Jim Reid wrote:Oh my, in my opinion, it would NOT be a good idea to get your church into such a near "state of the art" building project for a new organ! UNLESS, you have some very capable computer savy members as well as those who might enjoy assembling the "furniture" required to house the electronics--midi keyboards, the needed computer and the interconnect between the computer and the new, now non-existent organ console.
Thank you for this consoling, down to earth advice. However, I myself am well suited to the problems at hand and I would like nothing better at this moment than a chance to really get my hands dirty in a project like this, a project which would have as its goal not just a good organ, but a cheap organ which can be made reliable through its componentry and overall design. I want to produce a quality instrument, an instrument that is both suited to the space (which is more like a living-room than a stereotypical church – ah, the sweet joy of having a nave, if only we could afford one...) and which can someday become more than it is, something closer to the original, a platform upon which, over time, an instrument can be built, revised, and honed. I know I am not alone in thinking this.

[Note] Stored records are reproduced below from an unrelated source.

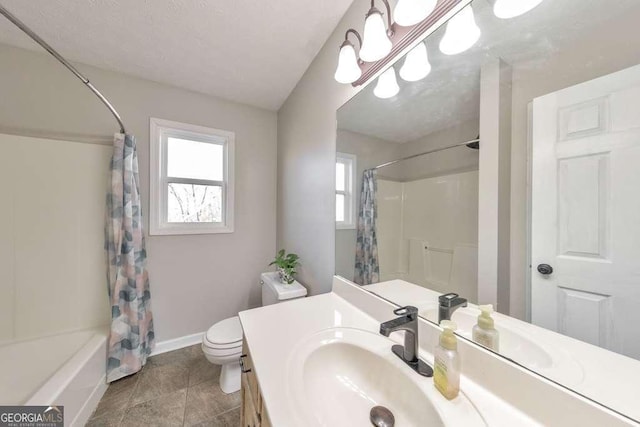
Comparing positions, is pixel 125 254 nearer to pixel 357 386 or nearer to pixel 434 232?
pixel 357 386

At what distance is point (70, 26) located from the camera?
1397 mm

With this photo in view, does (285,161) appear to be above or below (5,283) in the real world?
above

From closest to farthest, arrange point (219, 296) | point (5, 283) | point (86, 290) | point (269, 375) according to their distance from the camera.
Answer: point (269, 375) → point (5, 283) → point (86, 290) → point (219, 296)

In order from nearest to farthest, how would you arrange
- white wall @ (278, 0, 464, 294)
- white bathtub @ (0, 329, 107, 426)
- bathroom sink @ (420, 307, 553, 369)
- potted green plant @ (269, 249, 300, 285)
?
bathroom sink @ (420, 307, 553, 369) → white bathtub @ (0, 329, 107, 426) → white wall @ (278, 0, 464, 294) → potted green plant @ (269, 249, 300, 285)

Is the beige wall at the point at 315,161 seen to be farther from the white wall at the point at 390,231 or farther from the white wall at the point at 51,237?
the white wall at the point at 51,237

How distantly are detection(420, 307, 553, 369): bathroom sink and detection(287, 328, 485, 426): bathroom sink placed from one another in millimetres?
165

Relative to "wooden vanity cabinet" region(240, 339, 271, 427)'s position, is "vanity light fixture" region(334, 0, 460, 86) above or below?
above

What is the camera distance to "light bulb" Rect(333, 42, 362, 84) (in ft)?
3.54

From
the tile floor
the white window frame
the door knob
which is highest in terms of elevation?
the white window frame

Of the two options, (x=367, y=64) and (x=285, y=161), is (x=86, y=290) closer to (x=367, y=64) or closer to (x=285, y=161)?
(x=285, y=161)

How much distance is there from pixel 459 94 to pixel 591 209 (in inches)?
19.0

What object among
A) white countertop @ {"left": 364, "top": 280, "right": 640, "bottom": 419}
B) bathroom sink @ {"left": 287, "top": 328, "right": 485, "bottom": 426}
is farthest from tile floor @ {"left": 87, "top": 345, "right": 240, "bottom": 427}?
white countertop @ {"left": 364, "top": 280, "right": 640, "bottom": 419}

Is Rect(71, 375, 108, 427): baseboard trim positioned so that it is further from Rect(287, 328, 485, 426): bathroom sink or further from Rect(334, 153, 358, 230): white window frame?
Rect(334, 153, 358, 230): white window frame

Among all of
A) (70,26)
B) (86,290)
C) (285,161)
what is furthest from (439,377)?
(70,26)
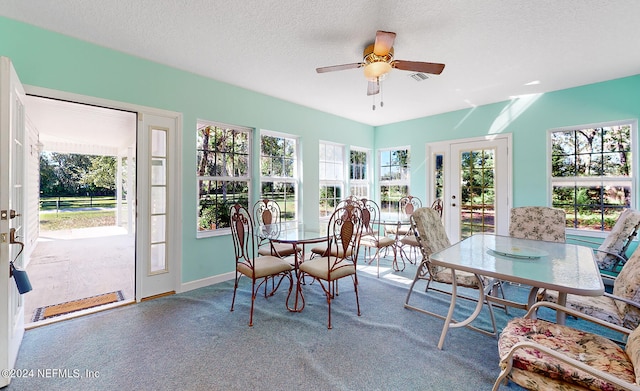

Just as the computer I use now functions better than it did one year ago when I bought it, as upgrades to the system software and other program packages have made it a better system, I firmly believe this can be made into a good philosophy for an instrument such as an organ, an instrument which has throughout its history been a complex feet of manufacture, improved upon by many artists and engineers.
I still want to see a whole get-up of Hauptwerk running somewhere in my area. I'm nearly tempted to go out and make a simple model from junk I can pick up around my town. But I made an oath years ago never to build a solution from a Windows machine again, and I would much rather find someone willing to show off their own instrument. So if you're out there, I'm still listening.